TASK SET:
1: Answer these questions from the train wreck account.
(a) How much visibility did the stretch of track at "King and Fuller's Cut" have?
(b) Who was at the throttle of the coal train?
(c) According to Frank Evans, into how small a space was the front car of his train jammed?
2: In the train wreck account, repeat word for word the stretch from "The two trains" through "had a chance.".
3: Go on with the train wreck account from the point where it stops.

Only four miles of track now lay between the two speeding locomotives.

ShoholaWreckPA

The two trains met head-on at “King and Fuller’s Cut”, a section of track following a blind curve with only 50’ of visibility.

King and Fullers Cut
King and Fullers Cut

Engineer Samuel Hoit at the throttle of the coal train had time to jump clear, and survived the wreck.   Many of the others, never had a chance.

Historian Joseph C. Boyd described what followed on the 100th anniversary of the wreck:

“[T]he wooden coaches telescoped into one another, some splitting open and strewing their human contents onto the berm, where flying glass, splintered wood, and jagged metal killed or injured them as they rolled.  Other occupants were hurled through windows or pitched to the track as the car floors buckled and opened. The two ruptured engine tenders towered over the wreckage, their massive floor timbers snapped like matchsticks. Driving rods were bent like wire. Wheels and axles lay broken.” The troop train’s forward boxcar had been compacted and within the remaining mass were the remains of 37 men”. [Witnesses] saw “headless trunks, mangled between the telescoped cars” and “bodies impaled on iron rods and splintered beams.”

Pinned against the split boiler plate and slowly scalded to death, engineer William Ingram lived long enough to speak with would-be rescuers. “With his last breath he warned away all who went near to try and aid him, declaring that there was danger of the boiler exploding and killing them.”

Frank Evans, a guard on the train, describes the scene: “The two locomotives were raised high in air, face to face against each other, like giants grappling. The tender of our locomotive stood erect on one end. The engineer and fireman, poor fellows, were buried beneath the wood it carried. Perched on the reared-up end of the tender, high above the wreck, was one of our guards, sitting with his gun clutched in his hands, dead!. The front car of our train was jammed into a space of less than six feet. The two cars behind it were almost as badly wrecked. Several cars in the rear of those were also heaped together.”

MATERIAL SHOWN:
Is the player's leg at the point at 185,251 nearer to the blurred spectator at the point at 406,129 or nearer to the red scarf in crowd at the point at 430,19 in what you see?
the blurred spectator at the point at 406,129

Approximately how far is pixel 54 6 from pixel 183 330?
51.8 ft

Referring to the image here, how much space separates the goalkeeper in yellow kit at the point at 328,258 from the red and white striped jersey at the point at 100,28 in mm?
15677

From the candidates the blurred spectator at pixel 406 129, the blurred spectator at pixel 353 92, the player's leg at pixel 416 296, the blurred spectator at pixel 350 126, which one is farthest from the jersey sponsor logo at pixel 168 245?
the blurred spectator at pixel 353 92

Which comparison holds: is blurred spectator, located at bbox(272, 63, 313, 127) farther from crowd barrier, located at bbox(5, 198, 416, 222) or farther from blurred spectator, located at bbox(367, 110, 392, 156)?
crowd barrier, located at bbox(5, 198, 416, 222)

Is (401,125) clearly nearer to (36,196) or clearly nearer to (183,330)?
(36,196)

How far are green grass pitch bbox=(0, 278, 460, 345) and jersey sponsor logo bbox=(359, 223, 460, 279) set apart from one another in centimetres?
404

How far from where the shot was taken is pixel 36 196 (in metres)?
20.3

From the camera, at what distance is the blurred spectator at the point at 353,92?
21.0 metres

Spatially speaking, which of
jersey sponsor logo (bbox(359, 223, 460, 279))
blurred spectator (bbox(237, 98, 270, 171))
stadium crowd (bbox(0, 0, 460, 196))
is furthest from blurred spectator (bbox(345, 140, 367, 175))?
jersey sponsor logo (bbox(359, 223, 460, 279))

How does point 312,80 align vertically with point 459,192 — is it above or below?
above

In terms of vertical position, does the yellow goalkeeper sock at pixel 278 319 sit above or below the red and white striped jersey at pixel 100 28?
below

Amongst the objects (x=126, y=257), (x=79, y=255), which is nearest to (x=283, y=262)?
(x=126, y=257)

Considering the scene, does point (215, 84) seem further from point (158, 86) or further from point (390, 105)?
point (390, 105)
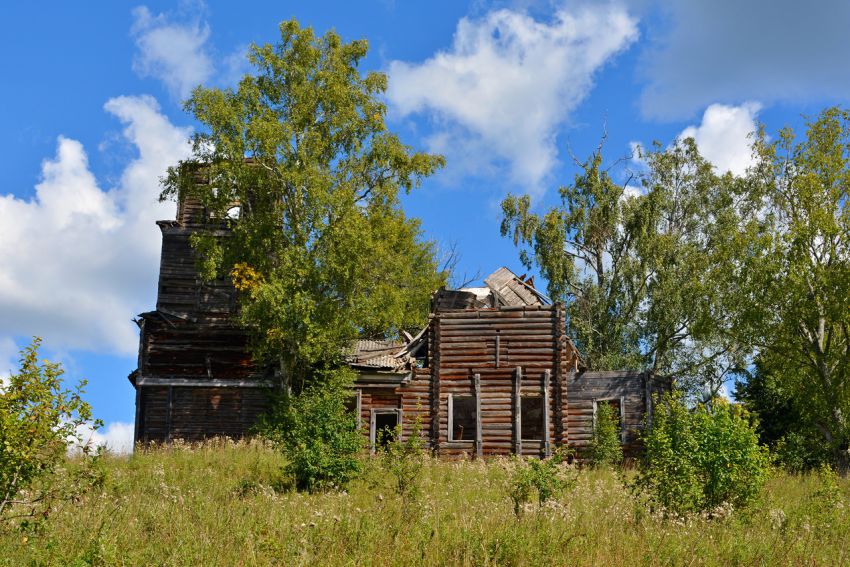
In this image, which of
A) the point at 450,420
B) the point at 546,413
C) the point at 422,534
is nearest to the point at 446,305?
the point at 450,420

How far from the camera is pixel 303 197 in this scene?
2869 cm

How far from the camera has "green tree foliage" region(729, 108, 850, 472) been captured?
87.9 feet

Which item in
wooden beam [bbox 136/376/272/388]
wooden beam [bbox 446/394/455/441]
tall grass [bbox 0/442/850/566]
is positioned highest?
wooden beam [bbox 136/376/272/388]

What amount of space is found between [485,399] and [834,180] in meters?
14.1

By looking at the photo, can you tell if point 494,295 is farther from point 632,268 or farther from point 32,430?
point 32,430

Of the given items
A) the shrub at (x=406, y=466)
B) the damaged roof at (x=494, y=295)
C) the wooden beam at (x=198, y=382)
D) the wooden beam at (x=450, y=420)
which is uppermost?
the damaged roof at (x=494, y=295)

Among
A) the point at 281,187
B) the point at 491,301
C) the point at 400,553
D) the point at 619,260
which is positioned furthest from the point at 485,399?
the point at 400,553

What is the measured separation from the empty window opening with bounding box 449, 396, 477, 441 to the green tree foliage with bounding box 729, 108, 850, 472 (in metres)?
9.59

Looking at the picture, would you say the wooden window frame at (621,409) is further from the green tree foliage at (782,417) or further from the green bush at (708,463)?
the green bush at (708,463)

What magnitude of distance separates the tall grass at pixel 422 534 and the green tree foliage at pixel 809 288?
15473 mm

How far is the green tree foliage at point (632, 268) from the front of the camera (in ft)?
121

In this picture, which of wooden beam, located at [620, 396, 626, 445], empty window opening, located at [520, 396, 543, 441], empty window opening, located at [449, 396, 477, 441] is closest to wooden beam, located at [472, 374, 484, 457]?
empty window opening, located at [449, 396, 477, 441]

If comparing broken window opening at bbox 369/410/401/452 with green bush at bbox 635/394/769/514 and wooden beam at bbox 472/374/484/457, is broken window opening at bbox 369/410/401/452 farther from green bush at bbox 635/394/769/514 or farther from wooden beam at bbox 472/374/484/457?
green bush at bbox 635/394/769/514

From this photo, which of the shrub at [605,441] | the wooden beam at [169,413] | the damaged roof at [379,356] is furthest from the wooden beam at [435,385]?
the wooden beam at [169,413]
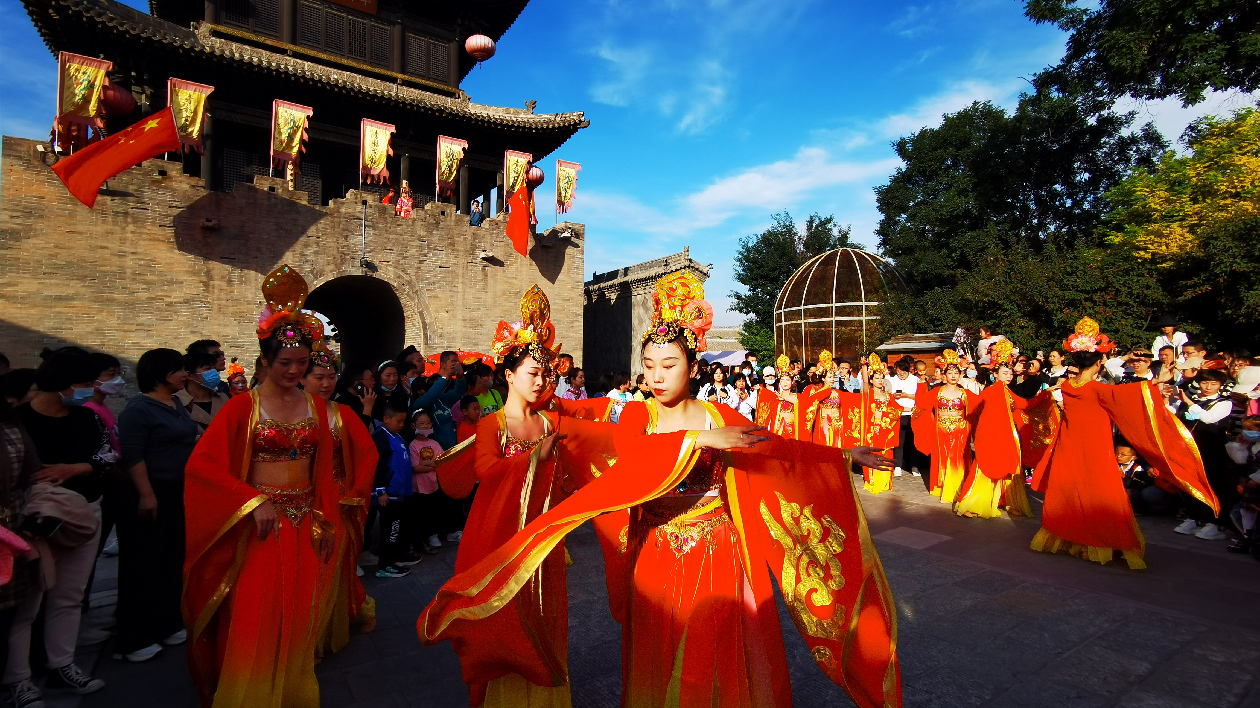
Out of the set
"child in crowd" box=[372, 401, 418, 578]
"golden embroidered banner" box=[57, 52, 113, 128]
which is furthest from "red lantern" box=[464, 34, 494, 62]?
"child in crowd" box=[372, 401, 418, 578]

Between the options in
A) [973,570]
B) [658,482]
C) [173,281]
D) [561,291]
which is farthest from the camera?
[561,291]

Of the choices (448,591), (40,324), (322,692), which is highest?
(40,324)

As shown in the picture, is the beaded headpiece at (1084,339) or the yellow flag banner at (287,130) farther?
the yellow flag banner at (287,130)

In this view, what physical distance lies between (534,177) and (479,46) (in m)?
4.16

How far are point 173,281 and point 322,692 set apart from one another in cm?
1236

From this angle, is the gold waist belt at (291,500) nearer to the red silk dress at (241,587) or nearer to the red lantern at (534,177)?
the red silk dress at (241,587)

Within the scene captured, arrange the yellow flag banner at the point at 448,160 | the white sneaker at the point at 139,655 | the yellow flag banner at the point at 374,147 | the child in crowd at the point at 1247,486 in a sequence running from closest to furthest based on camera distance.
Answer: the white sneaker at the point at 139,655 → the child in crowd at the point at 1247,486 → the yellow flag banner at the point at 374,147 → the yellow flag banner at the point at 448,160

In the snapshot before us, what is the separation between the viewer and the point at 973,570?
4789mm

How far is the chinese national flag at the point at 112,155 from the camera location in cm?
1145

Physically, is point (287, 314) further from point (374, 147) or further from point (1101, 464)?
point (374, 147)

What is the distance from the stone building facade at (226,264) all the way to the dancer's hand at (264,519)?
11.8 m

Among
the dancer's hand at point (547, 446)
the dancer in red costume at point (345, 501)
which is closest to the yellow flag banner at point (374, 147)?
the dancer in red costume at point (345, 501)

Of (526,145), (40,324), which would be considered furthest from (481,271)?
(40,324)

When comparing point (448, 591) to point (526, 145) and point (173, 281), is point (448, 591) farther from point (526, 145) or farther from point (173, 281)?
point (526, 145)
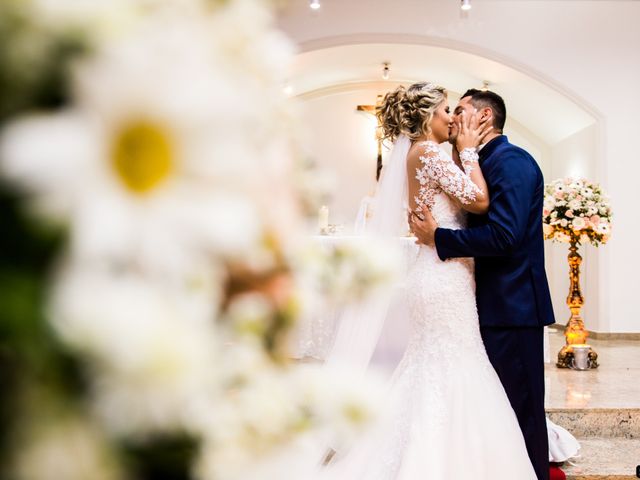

RESULTS IN ORDER:
1:
(a) Only 50 feet.
(b) Engineer Samuel Hoit.
(c) Less than six feet.

2:
The two trains met head-on at “King and Fuller’s Cut”, a section of track following a blind curve with only 50’ of visibility.

King and Fullers Cut
King and Fullers Cut

Engineer Samuel Hoit at the throttle of the coal train had time to jump clear, and survived the wreck.   Many of the others, never had a chance.

3:
51 Confederate prisoners and 17 Union guards were killed on the spot, or died within a day of the wreck. Five prisoners escaped in the confusion.

shohola2Captured at Spotsylvania early in 1864, 52nd North Carolina Infantry soldier James Tyner was a POW at this time, languishing in “Hellmira” – the fetid POW camp at Elmira, New York.  “The Andersonville of the Northern Union.”

Tyner’s brother William was one of the prisoners on board #171.

William was badly injured in the wreck, surviving only long enough to avoid a mass grave alongside a train track, in Shohola. William Tyner was transported to Elmira where he died three days later, never regaining consciousness.

I’ve always wondered if the brothers were able to find one another, that one last time.  James Tyner was my own twice-great Grandfather, one of four brothers who went to war for North Carolina, in 1861.

We’ll never know.  James Tyner died in captivity on March 13, 1865, 27 days before General Lee’s surrender, at Appomattox.  Of the four Tyner brothers, Nicholas alone survived the war.  He laid down his arms on the order of the man they called “Marse Robert”, and walked home to pick up the shattered bits of his life, in the Sand Hills of North Carolina.

Family Plot
Memorial for the brothers Tyner is located on the old family farm, in North Carolina.  Note the pointed tops, which are different from the arc-shapes at the top of Federal grave markers.  Rumor has it that the point was there to “stick it” to any Yankee, dumb enough to sit on a Confederate gravestone.  No Rebel would ever be so disrespectful.

“About 56,000 soldiers died in prisons during the war, accounting for almost 10% of all Civil War fatalities. During a period of 14 months in Camp Sumter, located near Andersonville, Georgia, 13,000 (28%) of the 45,000 Union soldiers confined there died. At Camp Douglas in Chicago, Illinois, 10% of its Confederate prisoners died during one cold winter month; and Elmira Prison in New York state, with a death rate of 25%, very nearly equaled that of Andersonville”.  H/T Wikipedia

 

Afterward

Burial details worked throughout the night of July 15 until dawn of the following day. 

Two Confederate soldiers, the brothers John and Michael Johnson, died overnight and were buried in the congregational church yard across the Delaware river, in Barryville, New York.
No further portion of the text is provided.